Locate "What object among" in the data below, then output the line it is on and all following lines through the last, word for word. Skip any pictures.

[Stored data]

* * * * * * *

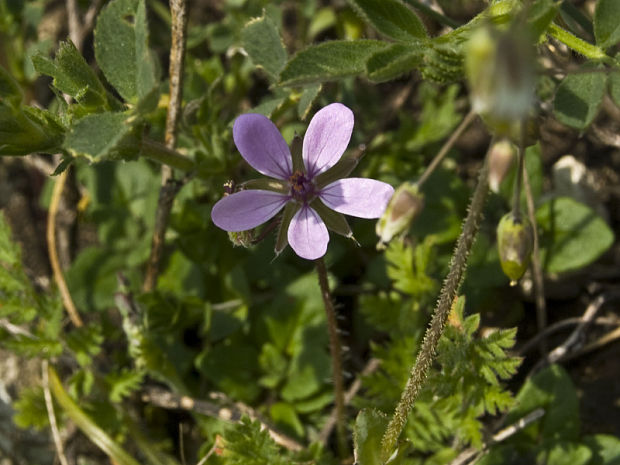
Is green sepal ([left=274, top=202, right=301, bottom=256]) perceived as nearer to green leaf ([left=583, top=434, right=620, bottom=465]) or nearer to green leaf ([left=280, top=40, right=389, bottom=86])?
green leaf ([left=280, top=40, right=389, bottom=86])

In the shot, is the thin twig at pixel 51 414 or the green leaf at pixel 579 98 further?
the thin twig at pixel 51 414

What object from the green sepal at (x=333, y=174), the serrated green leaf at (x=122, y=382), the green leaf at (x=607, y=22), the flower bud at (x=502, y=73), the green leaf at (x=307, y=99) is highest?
the green leaf at (x=607, y=22)

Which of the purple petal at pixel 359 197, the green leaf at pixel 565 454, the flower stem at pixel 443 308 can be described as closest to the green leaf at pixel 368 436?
the flower stem at pixel 443 308

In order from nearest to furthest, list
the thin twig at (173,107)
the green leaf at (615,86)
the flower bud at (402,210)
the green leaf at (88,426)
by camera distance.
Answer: the flower bud at (402,210) → the green leaf at (615,86) → the thin twig at (173,107) → the green leaf at (88,426)

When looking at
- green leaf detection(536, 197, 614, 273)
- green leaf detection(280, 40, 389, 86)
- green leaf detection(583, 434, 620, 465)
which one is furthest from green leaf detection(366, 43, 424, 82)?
green leaf detection(583, 434, 620, 465)

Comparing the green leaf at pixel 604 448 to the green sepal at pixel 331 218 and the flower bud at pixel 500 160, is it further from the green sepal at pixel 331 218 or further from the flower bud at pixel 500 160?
the flower bud at pixel 500 160

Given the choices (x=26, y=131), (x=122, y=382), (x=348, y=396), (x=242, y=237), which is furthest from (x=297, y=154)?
(x=122, y=382)

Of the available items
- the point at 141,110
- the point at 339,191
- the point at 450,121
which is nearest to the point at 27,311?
the point at 141,110

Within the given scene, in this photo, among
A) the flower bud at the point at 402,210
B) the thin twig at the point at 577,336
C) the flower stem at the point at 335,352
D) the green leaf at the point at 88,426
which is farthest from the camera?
the thin twig at the point at 577,336
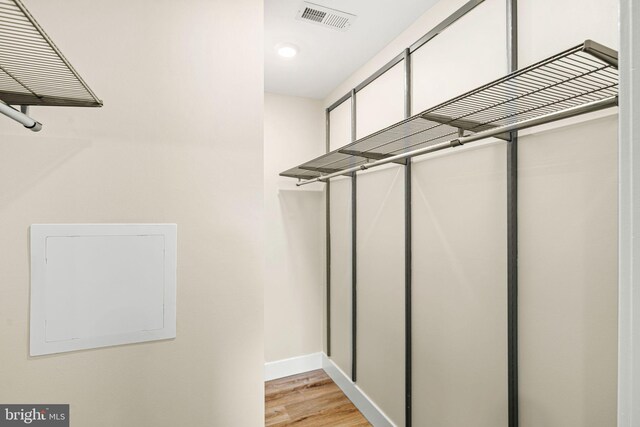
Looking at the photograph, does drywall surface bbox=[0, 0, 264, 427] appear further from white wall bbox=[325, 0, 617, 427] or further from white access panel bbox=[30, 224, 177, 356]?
white wall bbox=[325, 0, 617, 427]

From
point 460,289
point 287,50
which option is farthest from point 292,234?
point 460,289

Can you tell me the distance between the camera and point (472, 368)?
1.35 meters

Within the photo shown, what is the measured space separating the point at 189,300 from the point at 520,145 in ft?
4.33

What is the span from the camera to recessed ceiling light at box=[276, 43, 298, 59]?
1876 mm

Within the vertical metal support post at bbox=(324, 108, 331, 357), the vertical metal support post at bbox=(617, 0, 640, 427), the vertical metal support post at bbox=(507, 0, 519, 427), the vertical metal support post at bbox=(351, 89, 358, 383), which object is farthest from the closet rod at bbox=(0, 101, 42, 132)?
the vertical metal support post at bbox=(324, 108, 331, 357)

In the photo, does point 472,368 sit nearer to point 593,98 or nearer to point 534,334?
point 534,334

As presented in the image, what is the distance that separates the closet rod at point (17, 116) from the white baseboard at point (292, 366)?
2259mm

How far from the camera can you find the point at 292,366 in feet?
8.70

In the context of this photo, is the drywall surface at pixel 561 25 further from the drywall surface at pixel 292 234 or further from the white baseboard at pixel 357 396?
the white baseboard at pixel 357 396

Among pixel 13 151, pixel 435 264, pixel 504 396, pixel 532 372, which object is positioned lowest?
pixel 504 396

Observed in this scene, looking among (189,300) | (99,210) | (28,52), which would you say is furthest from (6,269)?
(28,52)

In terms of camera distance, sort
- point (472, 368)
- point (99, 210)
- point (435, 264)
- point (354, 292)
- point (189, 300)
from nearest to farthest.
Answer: point (99, 210), point (189, 300), point (472, 368), point (435, 264), point (354, 292)

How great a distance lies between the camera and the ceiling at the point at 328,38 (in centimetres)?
153

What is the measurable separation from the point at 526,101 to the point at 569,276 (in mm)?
561
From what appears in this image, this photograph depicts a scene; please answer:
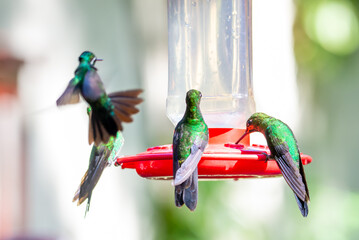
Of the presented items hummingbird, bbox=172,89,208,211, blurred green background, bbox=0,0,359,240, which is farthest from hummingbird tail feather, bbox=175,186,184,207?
blurred green background, bbox=0,0,359,240

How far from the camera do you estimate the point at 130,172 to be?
21.9ft

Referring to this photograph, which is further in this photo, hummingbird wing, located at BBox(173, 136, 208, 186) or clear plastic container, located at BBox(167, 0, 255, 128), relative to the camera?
clear plastic container, located at BBox(167, 0, 255, 128)

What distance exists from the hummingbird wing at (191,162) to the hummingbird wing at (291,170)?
387 millimetres

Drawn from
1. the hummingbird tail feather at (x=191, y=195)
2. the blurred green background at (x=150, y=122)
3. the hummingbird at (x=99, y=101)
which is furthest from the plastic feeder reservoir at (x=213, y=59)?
the blurred green background at (x=150, y=122)

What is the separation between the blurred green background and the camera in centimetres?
578

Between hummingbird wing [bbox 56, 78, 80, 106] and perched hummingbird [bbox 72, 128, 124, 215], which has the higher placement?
hummingbird wing [bbox 56, 78, 80, 106]

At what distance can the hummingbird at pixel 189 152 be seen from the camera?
9.26 feet

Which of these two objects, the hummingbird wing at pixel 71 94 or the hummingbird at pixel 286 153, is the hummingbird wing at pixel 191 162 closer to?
the hummingbird at pixel 286 153

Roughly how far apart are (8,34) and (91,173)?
2.81 m

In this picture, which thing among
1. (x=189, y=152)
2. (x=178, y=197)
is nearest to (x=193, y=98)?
(x=189, y=152)

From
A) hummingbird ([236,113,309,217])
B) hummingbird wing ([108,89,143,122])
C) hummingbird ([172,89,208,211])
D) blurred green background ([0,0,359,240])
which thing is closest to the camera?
hummingbird wing ([108,89,143,122])

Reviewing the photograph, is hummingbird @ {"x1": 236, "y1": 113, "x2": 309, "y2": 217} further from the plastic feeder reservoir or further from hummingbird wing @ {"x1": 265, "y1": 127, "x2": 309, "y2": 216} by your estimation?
the plastic feeder reservoir

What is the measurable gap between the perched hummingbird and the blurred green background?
7.75ft

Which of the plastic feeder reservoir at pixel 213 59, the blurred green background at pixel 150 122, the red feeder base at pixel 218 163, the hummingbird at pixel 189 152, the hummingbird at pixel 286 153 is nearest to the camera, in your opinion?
the hummingbird at pixel 189 152
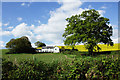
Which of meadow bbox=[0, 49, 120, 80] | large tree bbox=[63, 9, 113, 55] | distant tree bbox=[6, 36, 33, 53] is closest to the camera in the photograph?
meadow bbox=[0, 49, 120, 80]

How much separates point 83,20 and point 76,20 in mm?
1316

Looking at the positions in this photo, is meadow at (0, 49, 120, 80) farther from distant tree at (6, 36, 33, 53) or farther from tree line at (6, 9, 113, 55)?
distant tree at (6, 36, 33, 53)

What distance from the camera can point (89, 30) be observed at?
22.9 metres

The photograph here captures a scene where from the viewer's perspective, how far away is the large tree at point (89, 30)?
23188 mm

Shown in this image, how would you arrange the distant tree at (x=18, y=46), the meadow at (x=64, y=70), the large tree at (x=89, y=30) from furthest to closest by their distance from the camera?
the distant tree at (x=18, y=46) < the large tree at (x=89, y=30) < the meadow at (x=64, y=70)

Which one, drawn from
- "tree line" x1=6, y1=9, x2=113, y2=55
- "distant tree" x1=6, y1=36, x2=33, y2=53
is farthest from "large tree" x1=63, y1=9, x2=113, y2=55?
"distant tree" x1=6, y1=36, x2=33, y2=53

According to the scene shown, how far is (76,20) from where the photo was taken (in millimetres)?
25016

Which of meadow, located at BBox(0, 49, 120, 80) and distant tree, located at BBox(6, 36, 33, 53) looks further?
distant tree, located at BBox(6, 36, 33, 53)

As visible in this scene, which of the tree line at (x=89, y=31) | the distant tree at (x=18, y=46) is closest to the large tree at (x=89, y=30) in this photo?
the tree line at (x=89, y=31)

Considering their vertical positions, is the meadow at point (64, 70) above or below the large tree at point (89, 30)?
below

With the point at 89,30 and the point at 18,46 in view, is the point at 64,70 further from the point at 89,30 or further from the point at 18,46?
the point at 18,46

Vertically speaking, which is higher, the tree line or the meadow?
the tree line

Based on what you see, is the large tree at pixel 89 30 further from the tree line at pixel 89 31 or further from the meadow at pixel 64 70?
the meadow at pixel 64 70

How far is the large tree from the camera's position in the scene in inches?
913
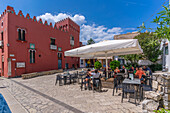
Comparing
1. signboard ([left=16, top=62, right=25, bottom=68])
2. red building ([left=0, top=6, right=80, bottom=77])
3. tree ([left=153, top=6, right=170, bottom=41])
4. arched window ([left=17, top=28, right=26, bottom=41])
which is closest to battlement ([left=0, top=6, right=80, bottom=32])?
red building ([left=0, top=6, right=80, bottom=77])

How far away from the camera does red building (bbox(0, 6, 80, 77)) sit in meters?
10.7

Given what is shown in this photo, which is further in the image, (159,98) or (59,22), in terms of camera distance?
(59,22)

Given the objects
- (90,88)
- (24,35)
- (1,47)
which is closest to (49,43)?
(24,35)

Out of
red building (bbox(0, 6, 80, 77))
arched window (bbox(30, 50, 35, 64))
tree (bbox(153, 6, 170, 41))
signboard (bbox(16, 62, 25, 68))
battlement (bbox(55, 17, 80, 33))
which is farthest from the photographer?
battlement (bbox(55, 17, 80, 33))

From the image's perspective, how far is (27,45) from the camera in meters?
12.4

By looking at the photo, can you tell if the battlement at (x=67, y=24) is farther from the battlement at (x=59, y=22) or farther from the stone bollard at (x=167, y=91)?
the stone bollard at (x=167, y=91)

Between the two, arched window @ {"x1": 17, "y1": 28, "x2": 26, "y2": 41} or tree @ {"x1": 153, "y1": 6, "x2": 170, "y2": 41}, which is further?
arched window @ {"x1": 17, "y1": 28, "x2": 26, "y2": 41}

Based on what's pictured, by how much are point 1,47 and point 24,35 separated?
323cm

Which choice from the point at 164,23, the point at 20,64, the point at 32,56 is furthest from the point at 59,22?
the point at 164,23

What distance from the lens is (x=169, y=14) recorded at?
1616 mm

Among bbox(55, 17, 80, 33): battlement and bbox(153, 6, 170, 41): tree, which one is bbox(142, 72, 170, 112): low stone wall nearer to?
bbox(153, 6, 170, 41): tree

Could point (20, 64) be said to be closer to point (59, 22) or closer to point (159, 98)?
point (59, 22)

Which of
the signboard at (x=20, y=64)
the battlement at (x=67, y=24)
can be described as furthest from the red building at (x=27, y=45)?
the battlement at (x=67, y=24)

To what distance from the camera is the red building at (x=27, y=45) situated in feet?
35.2
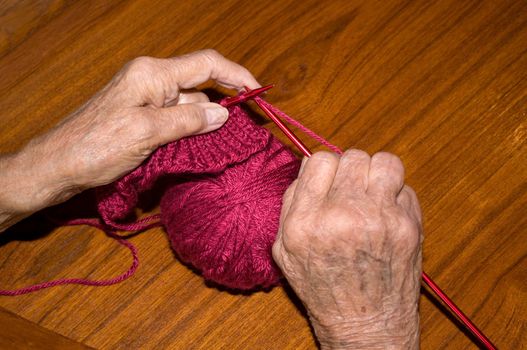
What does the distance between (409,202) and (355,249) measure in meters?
0.15

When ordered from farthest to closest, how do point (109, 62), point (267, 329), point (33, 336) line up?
1. point (109, 62)
2. point (267, 329)
3. point (33, 336)

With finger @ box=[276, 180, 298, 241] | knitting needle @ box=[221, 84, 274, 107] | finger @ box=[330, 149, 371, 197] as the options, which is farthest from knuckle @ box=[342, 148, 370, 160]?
knitting needle @ box=[221, 84, 274, 107]

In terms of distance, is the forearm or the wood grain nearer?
the wood grain

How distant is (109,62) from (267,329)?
759 millimetres

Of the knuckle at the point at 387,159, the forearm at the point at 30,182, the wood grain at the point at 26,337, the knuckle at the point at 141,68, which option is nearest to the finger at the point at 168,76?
the knuckle at the point at 141,68

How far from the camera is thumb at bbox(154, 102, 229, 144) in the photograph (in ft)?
3.50

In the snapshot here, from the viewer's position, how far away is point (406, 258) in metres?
1.00

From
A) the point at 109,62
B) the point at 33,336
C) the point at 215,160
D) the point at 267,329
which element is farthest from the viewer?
the point at 109,62

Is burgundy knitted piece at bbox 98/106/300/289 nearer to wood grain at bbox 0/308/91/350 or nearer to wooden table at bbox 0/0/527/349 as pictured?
wooden table at bbox 0/0/527/349

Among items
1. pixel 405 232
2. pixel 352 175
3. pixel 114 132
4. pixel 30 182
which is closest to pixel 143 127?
pixel 114 132

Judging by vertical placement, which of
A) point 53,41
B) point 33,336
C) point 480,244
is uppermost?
point 53,41

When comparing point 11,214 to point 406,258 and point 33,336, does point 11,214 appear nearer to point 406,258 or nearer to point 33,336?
point 33,336

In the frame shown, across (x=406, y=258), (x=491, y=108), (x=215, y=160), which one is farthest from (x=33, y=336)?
(x=491, y=108)

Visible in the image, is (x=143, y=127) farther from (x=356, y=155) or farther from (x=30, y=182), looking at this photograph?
(x=356, y=155)
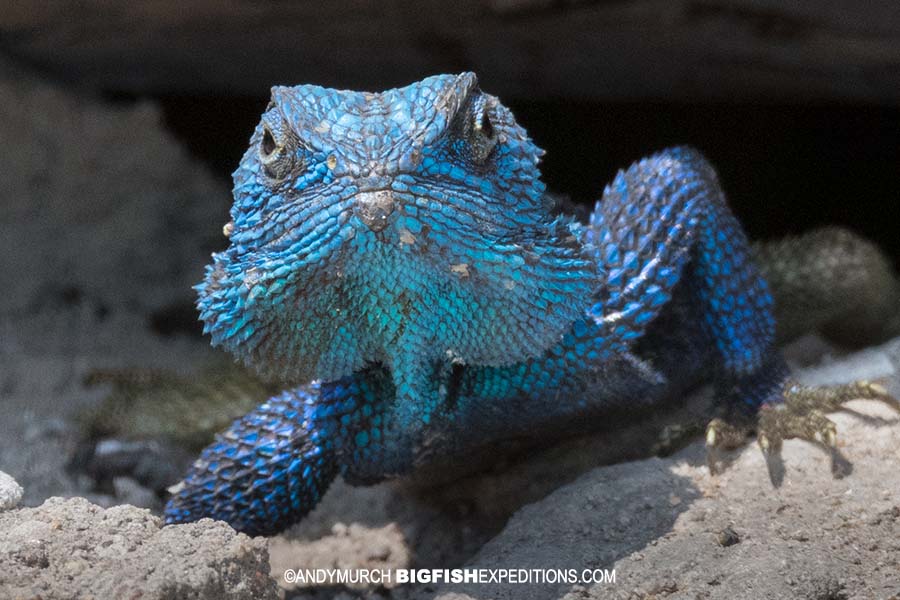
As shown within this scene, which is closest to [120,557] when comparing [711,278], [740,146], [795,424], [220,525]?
[220,525]

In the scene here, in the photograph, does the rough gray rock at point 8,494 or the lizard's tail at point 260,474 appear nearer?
the rough gray rock at point 8,494

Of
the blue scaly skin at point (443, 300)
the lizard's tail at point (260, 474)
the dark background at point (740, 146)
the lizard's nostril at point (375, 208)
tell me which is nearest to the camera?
the lizard's nostril at point (375, 208)

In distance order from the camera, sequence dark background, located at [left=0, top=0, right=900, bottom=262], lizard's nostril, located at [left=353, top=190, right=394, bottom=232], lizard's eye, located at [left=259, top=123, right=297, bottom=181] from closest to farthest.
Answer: lizard's nostril, located at [left=353, top=190, right=394, bottom=232]
lizard's eye, located at [left=259, top=123, right=297, bottom=181]
dark background, located at [left=0, top=0, right=900, bottom=262]

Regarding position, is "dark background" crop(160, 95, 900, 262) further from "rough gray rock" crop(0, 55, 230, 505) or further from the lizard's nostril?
the lizard's nostril

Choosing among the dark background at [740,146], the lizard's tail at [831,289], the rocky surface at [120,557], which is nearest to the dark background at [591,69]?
the dark background at [740,146]

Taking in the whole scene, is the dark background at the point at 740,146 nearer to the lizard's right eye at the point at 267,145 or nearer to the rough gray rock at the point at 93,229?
the rough gray rock at the point at 93,229

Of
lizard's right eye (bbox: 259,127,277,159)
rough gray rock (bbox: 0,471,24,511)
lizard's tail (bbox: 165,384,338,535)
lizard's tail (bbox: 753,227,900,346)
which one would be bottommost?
rough gray rock (bbox: 0,471,24,511)

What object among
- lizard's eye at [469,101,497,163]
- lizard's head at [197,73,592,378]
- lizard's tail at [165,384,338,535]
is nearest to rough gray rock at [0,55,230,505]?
lizard's tail at [165,384,338,535]

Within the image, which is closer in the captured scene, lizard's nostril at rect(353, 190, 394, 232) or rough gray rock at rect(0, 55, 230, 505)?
lizard's nostril at rect(353, 190, 394, 232)

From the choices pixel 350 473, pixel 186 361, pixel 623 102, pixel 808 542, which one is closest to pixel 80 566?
pixel 350 473
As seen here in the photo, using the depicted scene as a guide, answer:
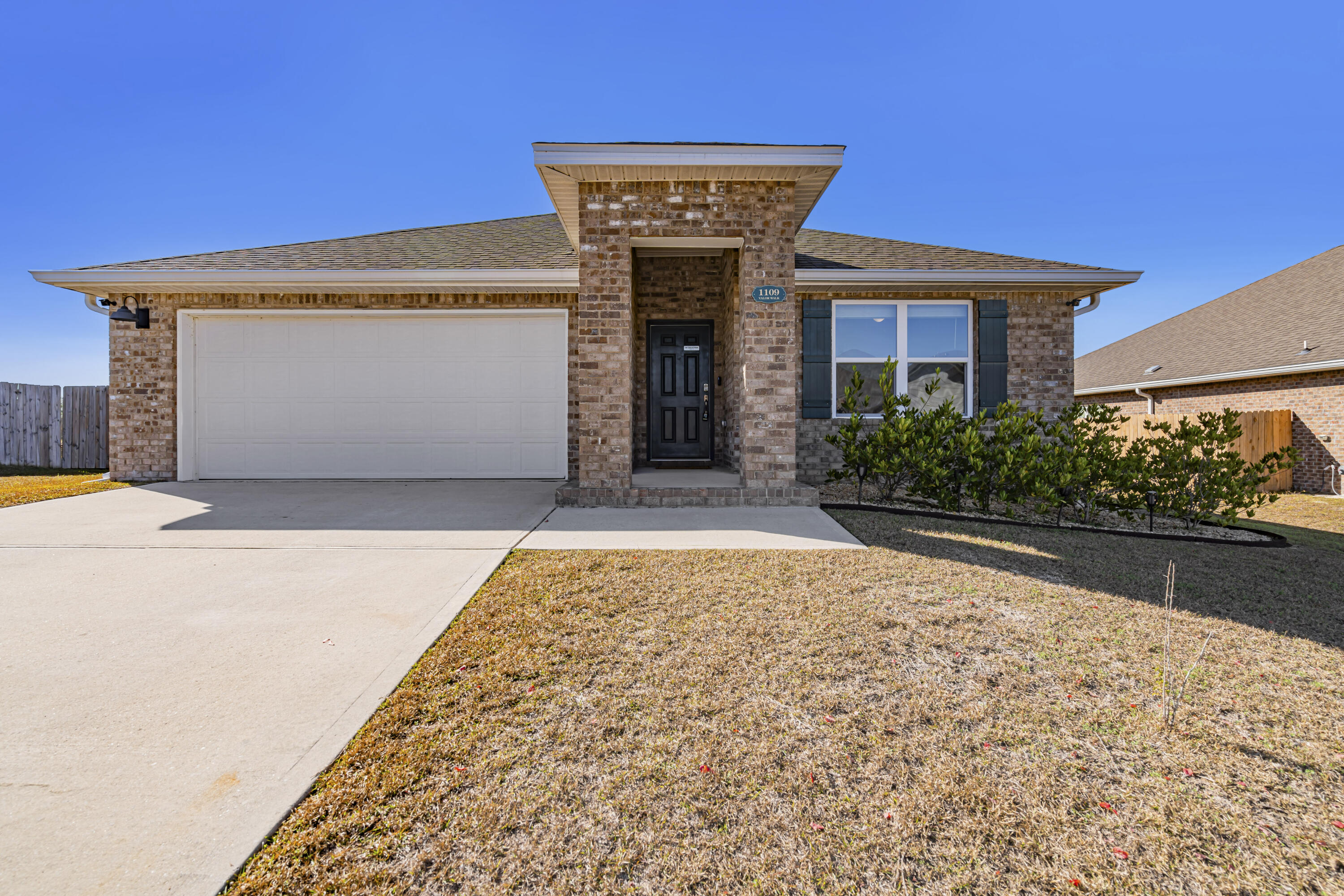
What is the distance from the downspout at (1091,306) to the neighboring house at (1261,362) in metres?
5.81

* * * * * * *

[Exercise output]
What object among
- lizard's eye at [469,101,497,163]
- lizard's head at [197,73,592,378]
- lizard's tail at [165,384,338,535]
is nearest to rough gray rock at [0,55,230,505]?
lizard's tail at [165,384,338,535]

Within the image, which is closer in the captured scene, lizard's nostril at rect(353, 190, 394, 232) or rough gray rock at rect(0, 55, 230, 505)?
lizard's nostril at rect(353, 190, 394, 232)

From the choices pixel 350 473, pixel 186 361, pixel 623 102, pixel 808 542, which one is closest to pixel 80 566?
pixel 350 473
As seen here in the photo, using the depicted scene as a guide, answer:
What is the distance from the downspout at (1091,306) to the neighboring house at (1261,362) in metres?
5.81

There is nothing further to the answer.